In general, there are two passes: First, install the kernel, e.g.: envkernel virtualenv --name=my-venv /path/to/venv. This parses some options and writes a kernelspec file with the the --name you specify. When Jupyter tries to start this kernel, it will execute the next phase. When Jupyter tries to run the kernel, the kernelspec file will re-execute envkernel in the run mode, which does whatever is needed to set up the environment (in this case, sets PATH to the /path/to/venv/bin/ that is needed). Then it starts the normal IPython kernel.

Available modes:

  • conda: Activate a conda environment first.
  • virtualenv: Activate a virtualenv first.
  • docker: Run the kernel in a Docker container.
  • singularity: Run the kernel in a singularity container.
  • Lmod: Activate Lmod modules first.

Installation

pip install https://github.com/NordicHPC/envkernel/archive/master.zip

Not currently distributed through other channels, but hopefully this will change. This is a single-file script and can be copied just like this. The script must be available both when a kernel is set up, and each time the kernel is started (and currently assumes they are in the same location).

General usage and common arguments

General invocation:

envkernel [mode] [envkernel options] [mode-specific-options]

General arguments usable by all classes during the setup phase:

These options directly map to normal Jupyter kernel install options:

  • mode: singularity, docker, lmod, or whatever mode is desired.
  • --name $name: Name of kernel to install (required).
  • --user: Install kernel into user directory.
  • --sys-prefix: Install to the current Python's sys.prefix (the Python which is running envkernel).
  • --prefix: same as normal kernel install option.
  • --display-name NAME: Human-readable name.
  • --replace: Replace existing kernel (Jupyter option, unsure what this means).
  • --language: What language to tag this kernel (default python).

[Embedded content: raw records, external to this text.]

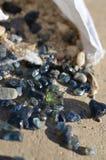 Safiras ásperas Imagem de Stock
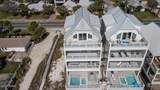 20407 Front Beach Road - Photo 23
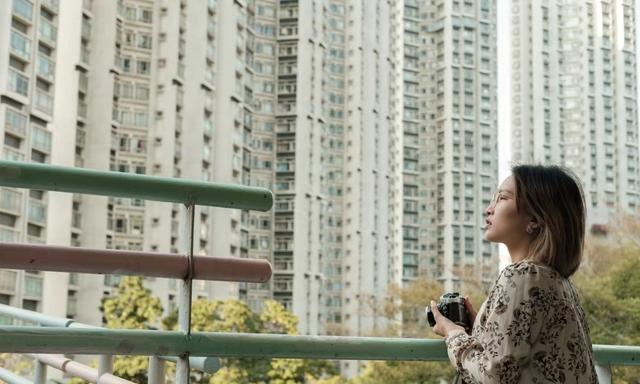 专访林璐–台湾行脚主持人变身好莱坞得奖编剧导演的秘密插图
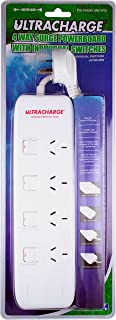 ULTRACHARGE 4 Way Surge Power Board with Individual Switches (UR100/4SW)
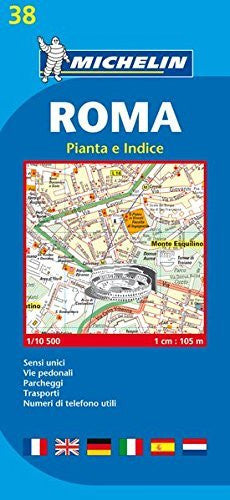 Michelin Map Roma #38 (Maps/City (Michelin)) (Italian Edition)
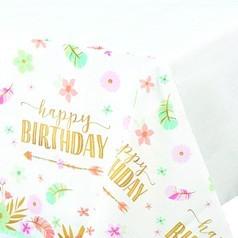 Toalhas de Mesa de Aniversário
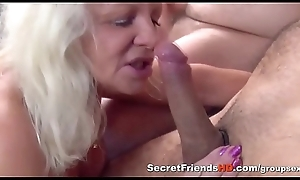 Strong Blonde Milf Rides Hard Cock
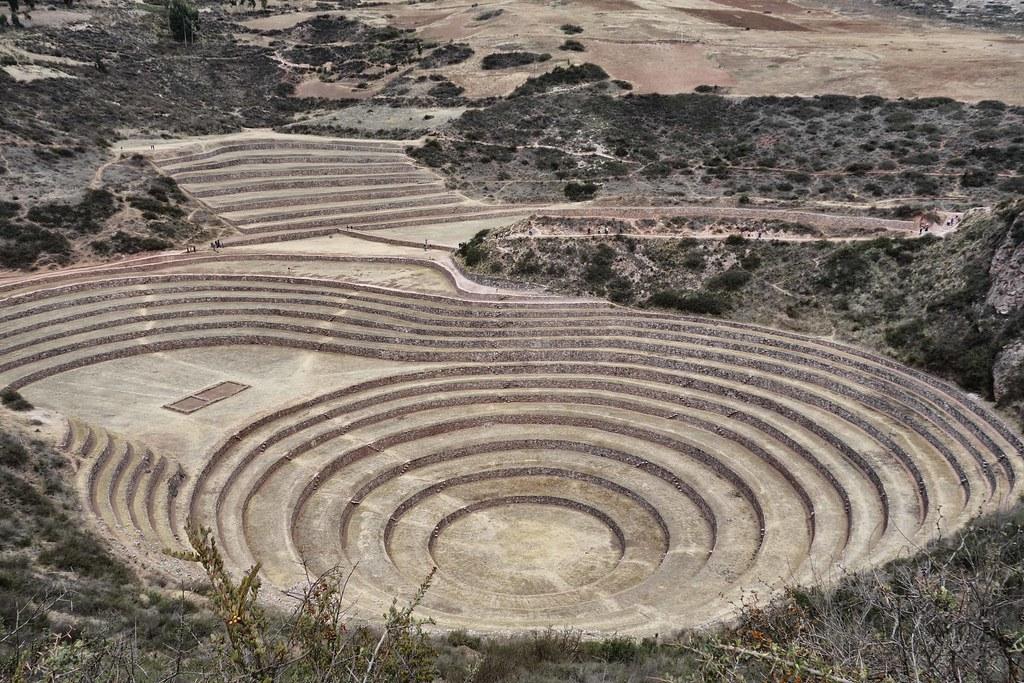 Cuzco - Moray 2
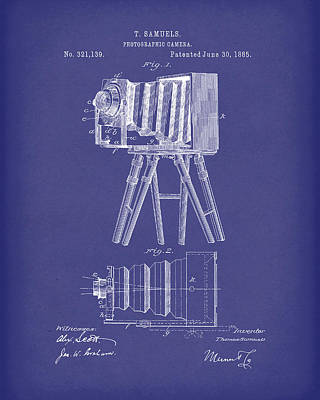 Drawing - Samuels Photographic Camera 1885 Patent Art Blue by Prior Art Design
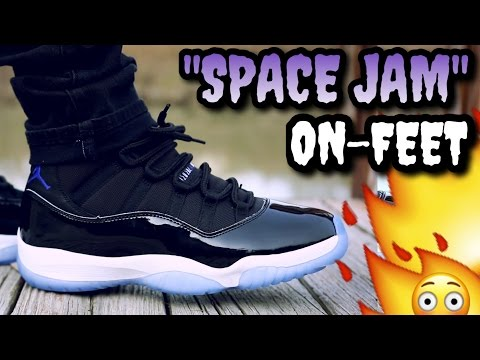 """SPACE JAM"" AJ 11'S ON FEET! DO THEY LIVE UP TO THE HYPE!?"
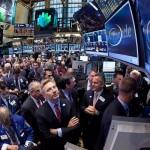 «وول ستريت» تهبط متأثرة بالمخاوف التجارية والمؤشر داو جونز يبدد مكاسب 2018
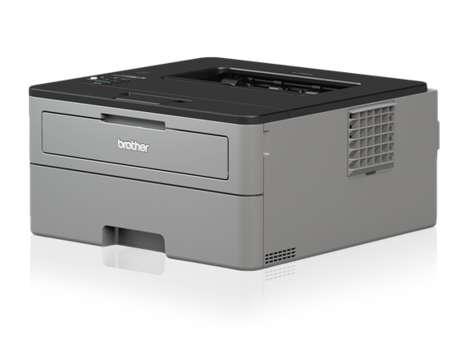 Speedy Toner-Ordering Printers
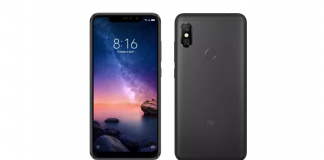 Just In: Xiaomi Redmi Note 6 Pro Launched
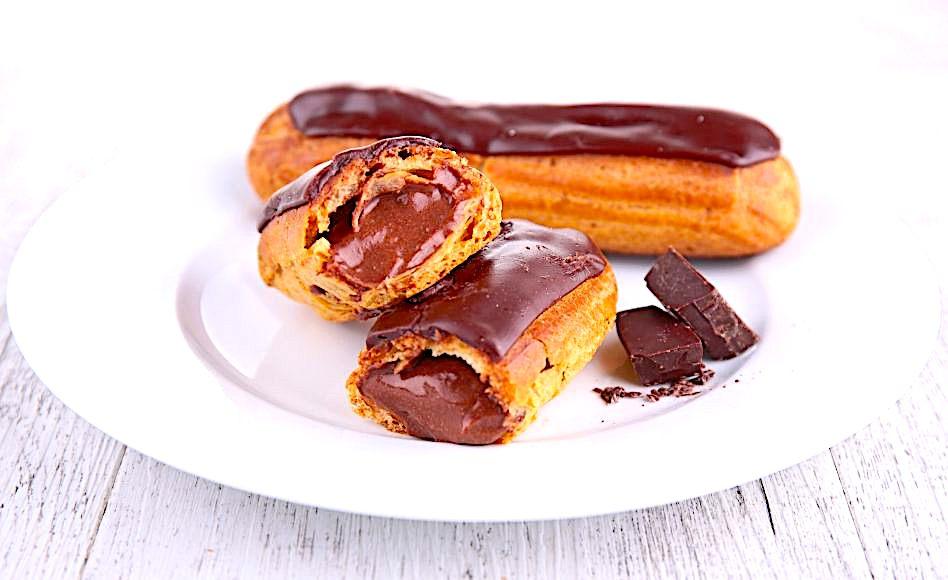 Alain Ducasse's Chocolate Éclairs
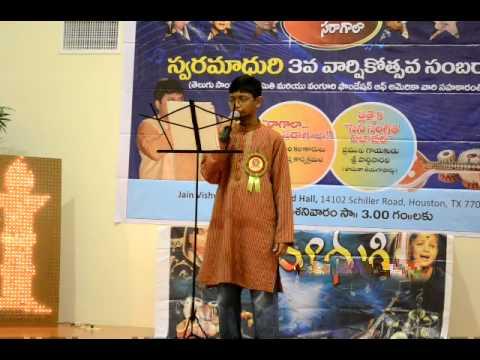 Santhosh Akunuri - Om Namo Siva Rudraya video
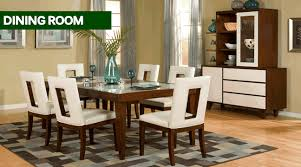 Great selection of dining room sets Houston Furniture Stores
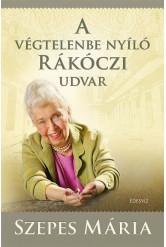 A végtelenben nyíló Rákóczi udvar (e-könyv)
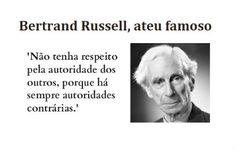 http://www.paulopes.com.br/2013/01/bertrand-russell-ateu-famoso.html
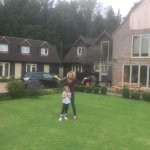 Quidhampton Mill Bed & Breakfast Foto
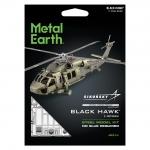 Black Hawk Sikorsky - Metal Earth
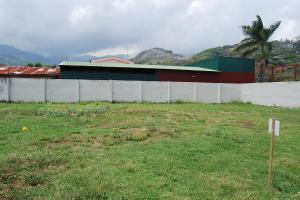 Terreno En Ventaen Santa Ana, Santa Ana, Costa Rica, CR RAH: 20-1628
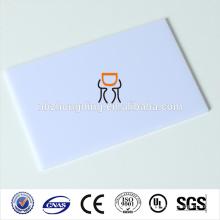 feuille de polycarbonate à diffusion givrée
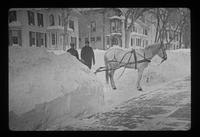 "Winter: Raymond Slack, Raymond Charboneau, and horse ""Dick"""
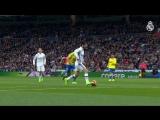 Los diez goles de Isco con el Real Madrid en 2017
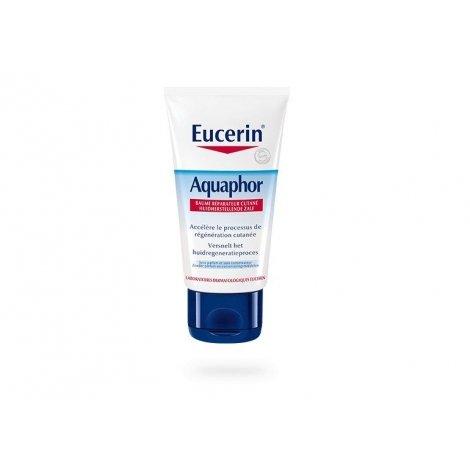 Eucerin Aquaphor Accélère le Processus de Régénération Cutanée 40 g pas cher, discount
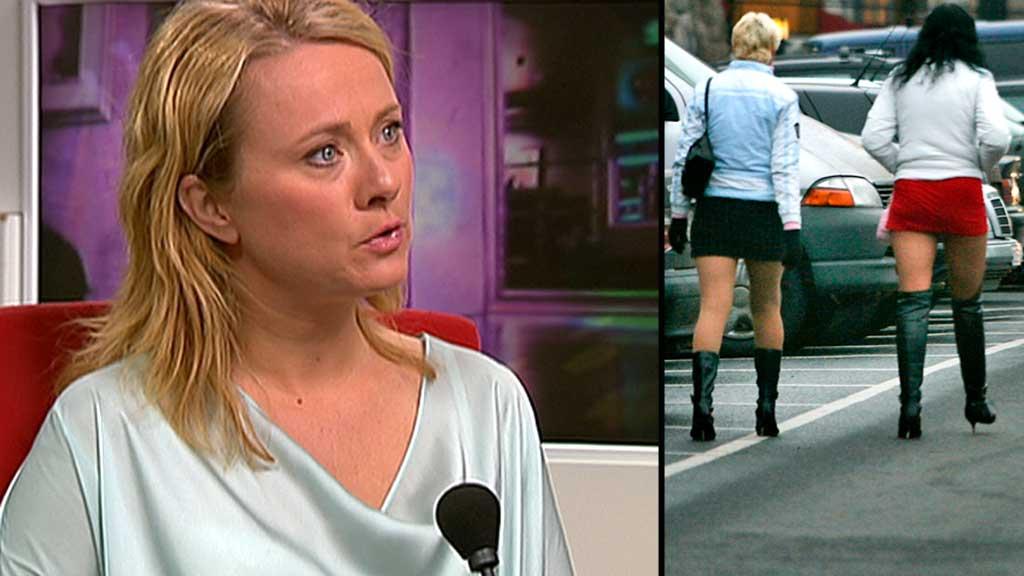 Anniken Hauglie og prostituerte (Foto: TV 2/Scanpix montasje: TV 2)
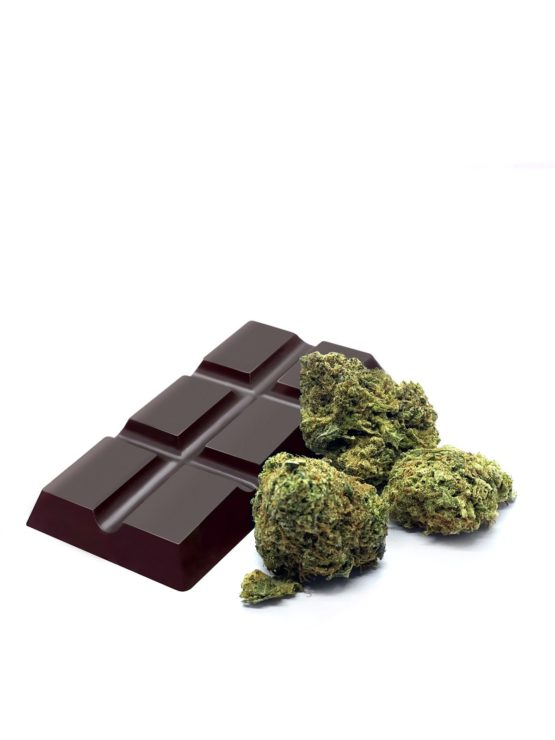 But THC infused chocolate
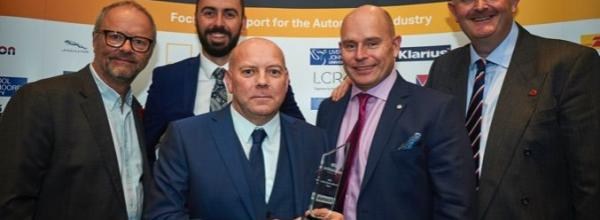 MGS Technical Plastics Wins Manufacturing Excellence Award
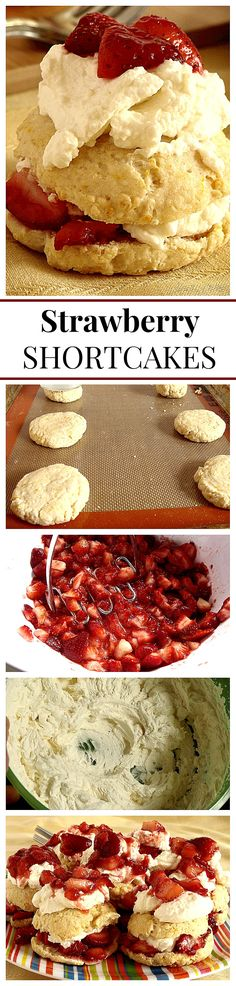 Strawberry Shortcakes - Awesome dessert with crumbly biscuits that are topped and filled with strawberries and whipped cream. They are sooo good!!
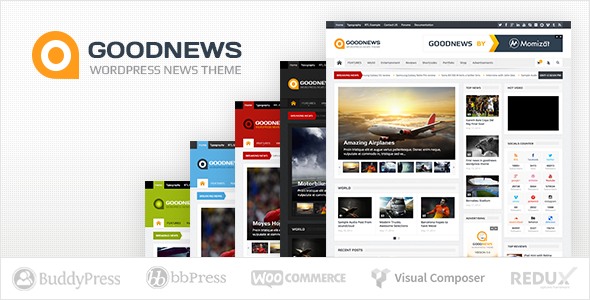 Free Download Goodnews V5.7.4 Responsive WordPress News/Magazine Theme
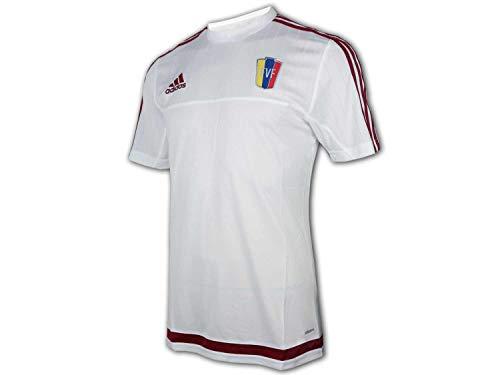 adidas Venezuela - Camiseta de fútbol (talla L), color blanco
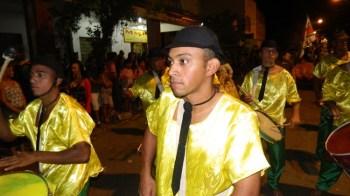 Carnaval Tapes127
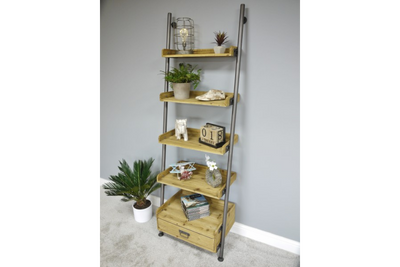 Wooden Ladder Industrial Style Shelve Unit With Drawers
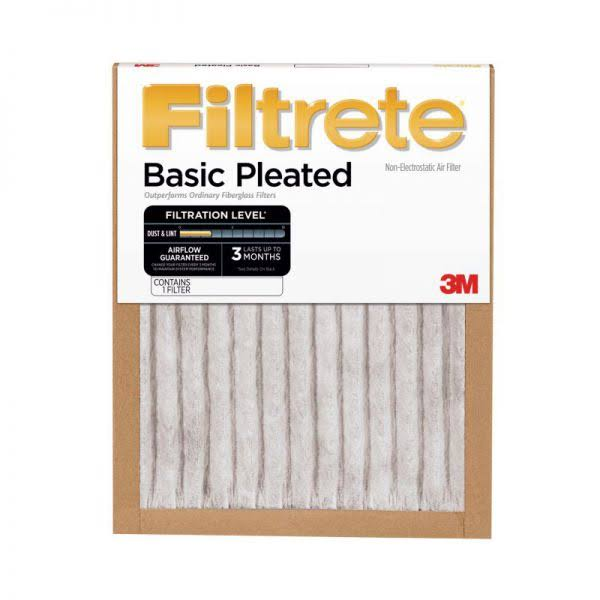 "Filtrete 3M Basic Pleated Filter - 14"" x 30"" x 1"""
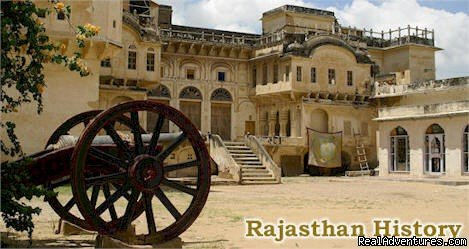 Welcome Rajasthan tours and travels is a friendly travel company which offers budget tours,packages,car rental and hotel reservation for Rajasthan and the tour company  running since 1993 .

These are envkernel-specific options:

  • --python: Python interpreter to use when invoking inside the environment. (Default python. Unlike other kernels, this defaults to a relative path because the point of envkernel is to set up PATH properly.) If this is the special value SELF, this will be replaced with the value of sys.executable of the Python running envkernel.
  • --kernel=NAME: Auto-set --language and --kernel-cmd to that needed for these well-known kernels. Options include ipykernel (the default) or ir.
  • --kernel-cmd: a string which is the kernel to start - space separated, no shell quoting, it will be split when saving. The default is python -m ipykernel_launcher -f {connection_file}, which is suitable for IPython. For example, to start an R kernel in the environment use R --slave -e IRkernel::main() --args {connection_file} as the value to this, being careful with quoting the spaces only once. To find what the strings should be, copy form some existing kernels. --kernel=NAME includes shortcut for some popular kernels.
  • --kernel-template: An already-installed kernel name which is used as a template for the new envkernel. This is searched using the normal Jupyter search paths. This kernel json file is loaded and used as a template for all kernel options (--language, --kernel-cmd, etc). Also, any other file in this directory (such as logos) are copied to the new kernel (like kernel.js in irkernel).
  • --env=NAME=VALUE. Set these environment variables when running the kernel. These are actually just saved in the kernel.json file under the env key, which is used by Jupyter itself. So, this is just a shorthand for adding variables there, it is not used at the envkernel stage at all.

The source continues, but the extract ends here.